July 19, 2009 By Andy Opsahl
Back in high school, do you remember parents who tried to be hip by dressing like their kids? You wondered why the parents bothered, because they just looked silly.
A similar fad that has grown legs in government IT circles: public officials blogging. After all, the coveted Millennial generation reads blogs. Government technophiles promoting this may enjoy showing off how in touch they are with Web 2.0, but how in touch do they really look to the people blogging is supposed to attract?
Blogs that catch fire typically project a casual personality and feature provocative commentary. But getting that type of language past a public information office, whose job is to keep things uncontroversial, can be difficult. Consequently most public-official blogs tend to be extensions of press releases, said Seattle Chief Technology Officer Bill Schrier. He considers public-servant blogs that offer only scrubbed, official-sounding prose largely pointless.
"The best blogs are ones that carry a personal point of view, reveal what an elected official is thinking and have a little bit of personality and edge to them," Schrier said.
He writes a blog called Chief Seattle Geek.
"I blog because I like writing -- putting my thoughts coherently into an argument. I like pushing the envelope in terms of how city government ought to use technology and how we should be adapting technology to better take care of citizens," Schrier explained.
Schrier doesn't even check his Web traffic. For him, blogging is not about volume, but sharing his personality and insights with anyone who's interested. He spends roughly four hours of his personal time crafting each post.
However, Schrier contends that for agencies especially prone to contentious media coverage -- like law enforcement, transportation or the mayor's office -- freewheeling, pithy commentary might not be worth the trouble.

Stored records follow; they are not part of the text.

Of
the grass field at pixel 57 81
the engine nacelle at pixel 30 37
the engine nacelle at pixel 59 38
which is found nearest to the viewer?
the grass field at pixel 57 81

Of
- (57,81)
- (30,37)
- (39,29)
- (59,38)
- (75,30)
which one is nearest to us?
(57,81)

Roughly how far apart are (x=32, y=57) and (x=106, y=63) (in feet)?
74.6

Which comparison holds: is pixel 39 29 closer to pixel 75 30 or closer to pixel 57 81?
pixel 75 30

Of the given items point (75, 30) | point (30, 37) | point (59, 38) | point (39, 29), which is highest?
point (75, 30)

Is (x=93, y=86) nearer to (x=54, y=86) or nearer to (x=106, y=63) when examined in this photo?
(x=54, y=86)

One also might question whether public officials who use blogs as fashionable Web 2.0 vehicles for press releases are only kidding themselves.

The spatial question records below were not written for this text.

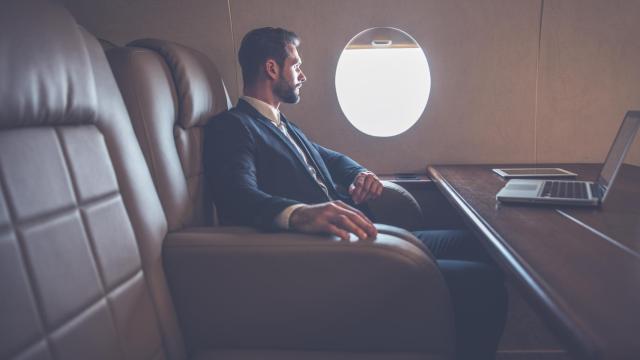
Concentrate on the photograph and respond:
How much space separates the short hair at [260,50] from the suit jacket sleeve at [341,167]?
15.2 inches

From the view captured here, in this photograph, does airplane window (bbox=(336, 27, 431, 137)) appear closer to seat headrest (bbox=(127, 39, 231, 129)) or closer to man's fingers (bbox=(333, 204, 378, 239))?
seat headrest (bbox=(127, 39, 231, 129))

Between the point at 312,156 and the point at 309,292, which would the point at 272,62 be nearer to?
the point at 312,156

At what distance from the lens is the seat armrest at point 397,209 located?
5.12 ft

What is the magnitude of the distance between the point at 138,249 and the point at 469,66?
153cm

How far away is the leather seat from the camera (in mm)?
646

The people in government who are freest to create enticing blogs are usually officials working under the radar, Schrier said. He occasionally breaks unfavorable news about Seattle on his blog. Nobody tries to muzzle him because the IT department isn't a hotly watched agency.
"I tend to expose things that happen internally to city government that otherwise wouldn't see the light of day. We had an incident in November where our data center went over 108 degrees because of a failure in the cooling system. I blogged about that," Schrier explained. "I don't know how interesting or uninteresting that was to people, but obviously it would have made headline news if the data center actually melted or had we lost several thousand dollars worth of servers. That's an example of an incident you normally wouldn't read about."
Lakewood, Wash., Councilmember Walter Neary said an elected official risks his career each time he blogs in the true sense of the word.
"The people who read your blog most carefully are your political opponents. If you blog right, you make yourself a bigger target," Neary said. "You go to a lot of trouble to get elected, and then when you open yourself up, it gives people a lot more information they can use to try to unseat you."
This raises a question: Should closely watched agencies skip blogging altogether? Pithy opinions often cause unintended controversies. Responding to those can be taxing and counterproductive for an agency's staff. Furthermore, should voters be paying public servants to spend time vetting and approving blog posts just so government can look Web 2.0 savvy?